“Il poeta con la penna,
l'artista con il pennello,
il cuoco con il coltello”
Forse non esiste coltello
più versatile, o più essenziale per una cultura gastronomica, del
tou cinese. Questa lama meravigliosa viene spesso
denominata «mannaia» perché ha la stessa forma squadrata - ad
ascia - dell’attrezzo che i macellai usano per tranciare gli ossi.
L’uso del tou, tuttavia, è quello di un coltello da cucina
polivalente (per una volta, questo aggettivo non è un’esagerazione).

ELENCO DELLE VOCI

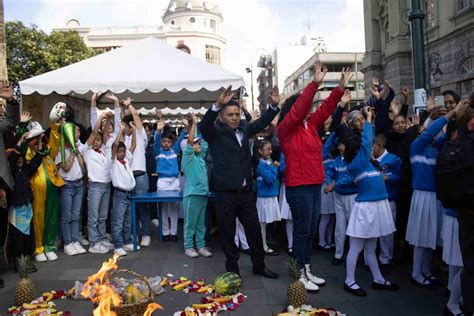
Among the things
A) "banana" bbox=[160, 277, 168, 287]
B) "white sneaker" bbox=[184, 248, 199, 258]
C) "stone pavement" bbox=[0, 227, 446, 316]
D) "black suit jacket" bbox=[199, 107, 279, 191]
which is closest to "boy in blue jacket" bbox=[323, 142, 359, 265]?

BREVE ESERCIZIO 1
Riporti fedelmente il tratto del brano sul coltello cinese che inizia con "Forse non esiste" e termina con "non è un’esagerazione).".
BREVE ESERCIZIO 2
Secondo il brano sul coltello cinese, per quale motivo il tou viene spesso denominato «mannaia»?

RISULTATO DELL'ESERCIZIO 1
Forse non esiste coltello
più versatile, o più essenziale per una cultura gastronomica, del
tou cinese. Questa lama meravigliosa viene spesso
denominata «mannaia» perché ha la stessa forma squadrata - ad
ascia - dell’attrezzo che i macellai usano per tranciare gli ossi.
L’uso del tou, tuttavia, è quello di un coltello da cucina
polivalente (per una volta, questo aggettivo non è un’esagerazione).

RISULTATO DELL'ESERCIZIO 2
Perché ha la stessa forma squadrata, ad ascia, dell'attrezzo che i macellai usano per tranciare gli ossi.